Does your parish pray the ‘St. Michael Prayer’?

Does your parish pray the ‘St. Michael Prayer’? August 25, 2018

In my travels around the country, I’ve encountered a few places where the bishop has mandated that this prayer be said at the end of every Mass in the diocese. This was a common practice before the liturgical reforms of Vatican II.

Now another diocese has added the prayer: Bishop Frank Caggiano of Bridgeport has asked that parishes begin saying this prayer at the end of each and every Mass, effective September 15, the Memorial of Our Lady of Sorrows.

This prayer has an interesting history:

The ‘Leonine Prayers’ originated in 1884, when Pope Leo XIII ordered certain prayers to be said after Low Mass, in defense of the independence of the Holy See. God’s help was sought for a satisfactory solution to the loss of the Pope’s temporal sovereignty, which deprived him of the independence felt to be required for effective use of his spiritual authority. The prayer to St Michael described above was added to the Leonine Prayers in 1886.

The Pope’s status as a temporal leader was restored in 1929 by the creation of the State of Vatican City, and in the following year, Pope Pius XI ordered that the intention for which these prayers should from then on be offered was “to permit tranquility and freedom to profess the faith to be restored to the afflicted people of Russia”.

The practice of reciting this and the other Leonine prayers after Mass was officially suppressed by the 26 September 1964 Instruction Inter Oecumenici which came into effect on 7 March 1965.

Removing the obligation to recite this prayer (along with the three Hail Mary’s, the Hail Holy Queen, and the prayer for the Church) after Low Mass did not mean forbidding its use either privately or publicly in other circumstances, but not at Mass time. And thirty years later in his Regina Caeli Address on Sunday 24 April 1994, Pope John Paul II recommended its use, saying:

May prayer strengthen us for the spiritual battle that the Letter to the Ephesians speaks of: ‘Be strong in the Lord and in the strength of his might’ (Ephesians 6:10). The Book of Revelation refers to this same battle, recalling before our eyes the image of St Michael the Archangel (cf. Revelation 12:7). Pope Leo XIII certainly had this picture in mind when, at the end of the last century, he brought in, throughout the Church, a special prayer to St Michael: ‘Saint Michael the Archangel, defend us in battle.
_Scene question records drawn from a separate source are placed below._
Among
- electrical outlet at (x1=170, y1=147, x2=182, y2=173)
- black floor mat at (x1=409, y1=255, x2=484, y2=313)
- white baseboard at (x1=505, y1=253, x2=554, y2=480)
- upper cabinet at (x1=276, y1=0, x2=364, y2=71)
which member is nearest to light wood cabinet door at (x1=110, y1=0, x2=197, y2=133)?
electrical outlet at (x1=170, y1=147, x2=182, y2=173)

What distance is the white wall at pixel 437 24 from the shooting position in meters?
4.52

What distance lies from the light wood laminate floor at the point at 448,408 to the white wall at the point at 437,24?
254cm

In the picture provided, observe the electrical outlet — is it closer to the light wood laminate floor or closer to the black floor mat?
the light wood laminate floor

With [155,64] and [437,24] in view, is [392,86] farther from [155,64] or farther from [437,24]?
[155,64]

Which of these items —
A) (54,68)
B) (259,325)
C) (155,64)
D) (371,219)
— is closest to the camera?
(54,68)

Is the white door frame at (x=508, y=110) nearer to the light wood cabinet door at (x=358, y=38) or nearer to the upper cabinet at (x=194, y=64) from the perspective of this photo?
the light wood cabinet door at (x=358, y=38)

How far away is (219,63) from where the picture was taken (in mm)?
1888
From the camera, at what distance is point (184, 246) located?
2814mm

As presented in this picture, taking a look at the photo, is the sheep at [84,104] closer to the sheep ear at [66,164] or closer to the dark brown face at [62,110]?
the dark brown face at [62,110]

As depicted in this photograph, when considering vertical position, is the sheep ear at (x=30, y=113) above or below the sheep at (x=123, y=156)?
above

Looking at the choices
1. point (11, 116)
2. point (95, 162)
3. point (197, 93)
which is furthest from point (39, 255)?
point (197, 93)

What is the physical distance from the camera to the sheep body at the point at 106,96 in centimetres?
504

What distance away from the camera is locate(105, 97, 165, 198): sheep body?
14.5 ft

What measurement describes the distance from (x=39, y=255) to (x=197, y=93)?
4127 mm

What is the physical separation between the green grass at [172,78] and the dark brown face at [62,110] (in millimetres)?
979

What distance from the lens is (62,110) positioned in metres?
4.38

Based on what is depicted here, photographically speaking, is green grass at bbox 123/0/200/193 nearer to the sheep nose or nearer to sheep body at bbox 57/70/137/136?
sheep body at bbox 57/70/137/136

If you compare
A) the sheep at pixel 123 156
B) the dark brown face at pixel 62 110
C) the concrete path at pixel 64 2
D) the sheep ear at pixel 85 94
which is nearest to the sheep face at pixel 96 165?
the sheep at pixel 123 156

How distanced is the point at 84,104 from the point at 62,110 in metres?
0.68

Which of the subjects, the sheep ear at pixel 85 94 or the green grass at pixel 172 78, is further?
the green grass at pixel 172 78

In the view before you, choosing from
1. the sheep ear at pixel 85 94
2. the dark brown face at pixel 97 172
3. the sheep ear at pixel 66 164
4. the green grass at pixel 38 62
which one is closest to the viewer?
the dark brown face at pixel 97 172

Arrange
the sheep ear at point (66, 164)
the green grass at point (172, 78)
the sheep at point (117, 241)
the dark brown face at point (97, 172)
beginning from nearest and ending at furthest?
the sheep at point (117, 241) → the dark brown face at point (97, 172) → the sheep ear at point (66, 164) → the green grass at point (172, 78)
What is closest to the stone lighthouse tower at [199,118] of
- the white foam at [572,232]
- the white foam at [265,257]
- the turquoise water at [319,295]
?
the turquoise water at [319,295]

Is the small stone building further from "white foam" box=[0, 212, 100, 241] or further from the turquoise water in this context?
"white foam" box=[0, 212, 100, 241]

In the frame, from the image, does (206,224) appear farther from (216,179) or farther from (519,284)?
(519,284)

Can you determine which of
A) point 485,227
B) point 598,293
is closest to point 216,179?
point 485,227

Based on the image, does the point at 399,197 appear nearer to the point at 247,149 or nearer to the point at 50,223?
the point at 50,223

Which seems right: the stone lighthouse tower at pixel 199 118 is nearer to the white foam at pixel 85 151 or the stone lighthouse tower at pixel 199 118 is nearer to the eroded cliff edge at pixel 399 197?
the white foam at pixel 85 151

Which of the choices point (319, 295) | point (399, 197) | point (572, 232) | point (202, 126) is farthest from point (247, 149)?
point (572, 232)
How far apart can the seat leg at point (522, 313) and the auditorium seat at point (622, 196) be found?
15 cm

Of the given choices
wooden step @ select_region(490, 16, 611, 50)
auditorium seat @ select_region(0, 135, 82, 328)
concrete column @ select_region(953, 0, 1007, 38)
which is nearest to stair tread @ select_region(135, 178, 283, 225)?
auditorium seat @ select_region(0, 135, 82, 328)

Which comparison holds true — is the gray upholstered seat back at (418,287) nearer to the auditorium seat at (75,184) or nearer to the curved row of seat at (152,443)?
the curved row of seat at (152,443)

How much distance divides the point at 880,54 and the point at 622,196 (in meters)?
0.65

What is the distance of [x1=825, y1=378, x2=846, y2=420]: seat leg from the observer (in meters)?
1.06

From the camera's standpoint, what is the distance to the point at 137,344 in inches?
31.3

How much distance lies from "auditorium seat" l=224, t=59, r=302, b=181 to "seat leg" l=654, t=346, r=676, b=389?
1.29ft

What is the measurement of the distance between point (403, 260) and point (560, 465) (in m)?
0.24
Be our protection against the wickedness and snares of the devil…’ Although this prayer is no longer recited at the end of Mass, I ask everyone not to forget it and to recite it to obtain help in the battle against the forces of darkness and against the spirit of this world.

My wife and I say this prayer daily, at the end of our morning prayers. It can only help.

And right now, let’s face it: we all need all the help we can get.